Eder in the final chapter discusses how gender transitioned from a clinical term used to manage intersex cases into a broader social and psychological concept used in queer and feminist discourse. Feminist scholars and activists found the idea that gender was learned rather than biologically determined to be a liberating notion. If gender roles were socially constructed, they could be deconstructed. This provided a theoretical basis for challenging traditional gender norms. The concept of gender role was expanded thereby differentiating between outward gender behaviours and an individual’s inner sense of self or “gender identity”. This distinction became crucial in understanding experiences of transgender individuals. These discourses foregrounded individuals’ experience of gender and recognised that it could differ from their assigned sex at birth. By questioning the idea of biological determinism, queer activists used the concept of gender to push back against heteronormative and binary understandings of sexuality and identity.

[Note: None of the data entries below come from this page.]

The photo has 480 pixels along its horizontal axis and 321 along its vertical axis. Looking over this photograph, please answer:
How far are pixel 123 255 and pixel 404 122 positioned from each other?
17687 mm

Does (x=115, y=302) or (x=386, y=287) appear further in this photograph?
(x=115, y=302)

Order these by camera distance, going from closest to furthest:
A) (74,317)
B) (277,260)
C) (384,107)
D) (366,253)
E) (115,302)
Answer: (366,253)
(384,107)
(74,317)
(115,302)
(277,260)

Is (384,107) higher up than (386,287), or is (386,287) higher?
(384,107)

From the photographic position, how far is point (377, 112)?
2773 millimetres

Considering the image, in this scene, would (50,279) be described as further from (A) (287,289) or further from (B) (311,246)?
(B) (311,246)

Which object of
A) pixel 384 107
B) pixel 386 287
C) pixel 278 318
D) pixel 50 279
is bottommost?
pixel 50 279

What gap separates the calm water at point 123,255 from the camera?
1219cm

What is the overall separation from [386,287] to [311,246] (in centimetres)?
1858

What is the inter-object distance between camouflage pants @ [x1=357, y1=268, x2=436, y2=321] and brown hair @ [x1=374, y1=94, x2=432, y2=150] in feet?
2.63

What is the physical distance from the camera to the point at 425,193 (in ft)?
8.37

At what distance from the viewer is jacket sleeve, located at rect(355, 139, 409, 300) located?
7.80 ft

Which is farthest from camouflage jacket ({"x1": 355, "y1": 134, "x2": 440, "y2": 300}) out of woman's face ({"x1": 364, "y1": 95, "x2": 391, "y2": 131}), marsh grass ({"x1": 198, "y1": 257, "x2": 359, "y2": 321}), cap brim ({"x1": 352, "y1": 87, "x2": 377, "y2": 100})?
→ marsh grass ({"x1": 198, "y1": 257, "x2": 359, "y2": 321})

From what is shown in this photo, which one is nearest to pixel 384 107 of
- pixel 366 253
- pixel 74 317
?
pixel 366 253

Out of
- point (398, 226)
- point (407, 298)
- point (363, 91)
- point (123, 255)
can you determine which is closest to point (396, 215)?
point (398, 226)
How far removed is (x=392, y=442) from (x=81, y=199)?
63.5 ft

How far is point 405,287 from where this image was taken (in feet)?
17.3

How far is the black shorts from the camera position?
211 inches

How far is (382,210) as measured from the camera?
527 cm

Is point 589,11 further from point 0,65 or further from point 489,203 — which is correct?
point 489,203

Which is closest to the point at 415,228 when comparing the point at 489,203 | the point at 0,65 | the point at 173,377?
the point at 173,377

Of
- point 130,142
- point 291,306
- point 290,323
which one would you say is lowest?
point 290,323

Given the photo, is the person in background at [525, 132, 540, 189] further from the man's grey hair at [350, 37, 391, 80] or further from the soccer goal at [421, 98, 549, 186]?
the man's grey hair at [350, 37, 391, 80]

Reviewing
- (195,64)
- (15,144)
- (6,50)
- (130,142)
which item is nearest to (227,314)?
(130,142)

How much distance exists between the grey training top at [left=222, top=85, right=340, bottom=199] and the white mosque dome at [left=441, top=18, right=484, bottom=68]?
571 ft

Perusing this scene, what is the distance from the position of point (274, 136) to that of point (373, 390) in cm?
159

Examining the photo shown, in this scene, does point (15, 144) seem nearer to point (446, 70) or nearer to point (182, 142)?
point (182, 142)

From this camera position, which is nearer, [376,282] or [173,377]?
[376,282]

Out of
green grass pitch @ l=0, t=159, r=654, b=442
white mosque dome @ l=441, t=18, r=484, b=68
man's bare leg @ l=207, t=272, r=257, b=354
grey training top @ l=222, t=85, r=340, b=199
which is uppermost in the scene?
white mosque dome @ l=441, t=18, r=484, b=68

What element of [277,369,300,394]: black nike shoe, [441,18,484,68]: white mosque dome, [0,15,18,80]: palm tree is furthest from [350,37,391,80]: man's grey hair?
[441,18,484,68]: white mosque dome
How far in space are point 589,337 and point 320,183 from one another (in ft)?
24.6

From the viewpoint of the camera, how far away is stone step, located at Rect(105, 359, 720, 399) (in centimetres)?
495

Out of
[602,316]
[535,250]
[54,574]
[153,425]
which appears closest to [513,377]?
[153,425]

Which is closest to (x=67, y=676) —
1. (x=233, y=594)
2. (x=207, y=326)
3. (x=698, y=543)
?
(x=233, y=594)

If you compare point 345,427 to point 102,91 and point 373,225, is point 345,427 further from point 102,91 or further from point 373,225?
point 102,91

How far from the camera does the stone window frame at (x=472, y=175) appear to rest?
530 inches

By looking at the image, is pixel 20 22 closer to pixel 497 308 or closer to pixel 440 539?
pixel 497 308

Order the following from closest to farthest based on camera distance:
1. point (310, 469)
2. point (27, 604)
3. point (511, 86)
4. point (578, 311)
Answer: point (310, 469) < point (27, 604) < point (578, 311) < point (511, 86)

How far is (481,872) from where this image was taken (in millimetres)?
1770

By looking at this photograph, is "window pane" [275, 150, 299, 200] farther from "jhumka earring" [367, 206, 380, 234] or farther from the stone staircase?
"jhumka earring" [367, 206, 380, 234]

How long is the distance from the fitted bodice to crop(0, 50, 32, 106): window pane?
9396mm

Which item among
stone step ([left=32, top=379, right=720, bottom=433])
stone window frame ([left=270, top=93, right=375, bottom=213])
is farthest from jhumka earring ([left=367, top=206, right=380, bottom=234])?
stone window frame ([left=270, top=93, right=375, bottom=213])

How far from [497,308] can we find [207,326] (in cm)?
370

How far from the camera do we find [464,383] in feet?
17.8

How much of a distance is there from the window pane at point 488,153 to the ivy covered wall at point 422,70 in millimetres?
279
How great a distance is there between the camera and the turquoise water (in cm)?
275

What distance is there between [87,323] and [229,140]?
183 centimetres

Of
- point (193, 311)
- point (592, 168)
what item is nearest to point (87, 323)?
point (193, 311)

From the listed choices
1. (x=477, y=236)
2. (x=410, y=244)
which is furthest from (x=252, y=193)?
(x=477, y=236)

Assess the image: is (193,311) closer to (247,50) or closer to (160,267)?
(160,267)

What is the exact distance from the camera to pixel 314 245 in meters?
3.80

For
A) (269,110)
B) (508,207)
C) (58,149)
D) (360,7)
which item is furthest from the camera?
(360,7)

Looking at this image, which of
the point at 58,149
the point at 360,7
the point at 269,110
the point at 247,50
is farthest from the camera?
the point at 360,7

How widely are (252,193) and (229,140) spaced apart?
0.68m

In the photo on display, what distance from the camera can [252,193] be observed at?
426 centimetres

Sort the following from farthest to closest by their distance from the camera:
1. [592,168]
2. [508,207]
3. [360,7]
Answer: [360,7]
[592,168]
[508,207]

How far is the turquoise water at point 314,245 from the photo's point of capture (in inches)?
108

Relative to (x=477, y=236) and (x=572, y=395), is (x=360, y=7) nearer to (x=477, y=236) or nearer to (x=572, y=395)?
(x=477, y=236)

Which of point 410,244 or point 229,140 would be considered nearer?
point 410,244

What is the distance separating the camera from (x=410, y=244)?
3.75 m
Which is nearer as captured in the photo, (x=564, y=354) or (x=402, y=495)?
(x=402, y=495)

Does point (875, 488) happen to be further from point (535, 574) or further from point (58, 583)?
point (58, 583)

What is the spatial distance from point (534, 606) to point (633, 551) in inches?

One could read scholars like Arpita Das [1], whose work extends Eder’s by exploring how gender assignment practices work for individuals with intersex traits in India. Like Eder’s examination of culturally embedded practices at Johns Hopkins, Das demonstrates that medical decisions in India are influenced by societal pressures and the cultural preference for sons. These studies emphasise that medical approaches to gender are not purely scientific but deeply influenced by the cultural, social and political context in which they are practised. By situating gender within its historical context, this book provides a framework for understanding the ongoing debates around gender, power, and identity.
Acknowledgment: Grammarly Pro was used for grammar checks and language editing during the preparation of this article.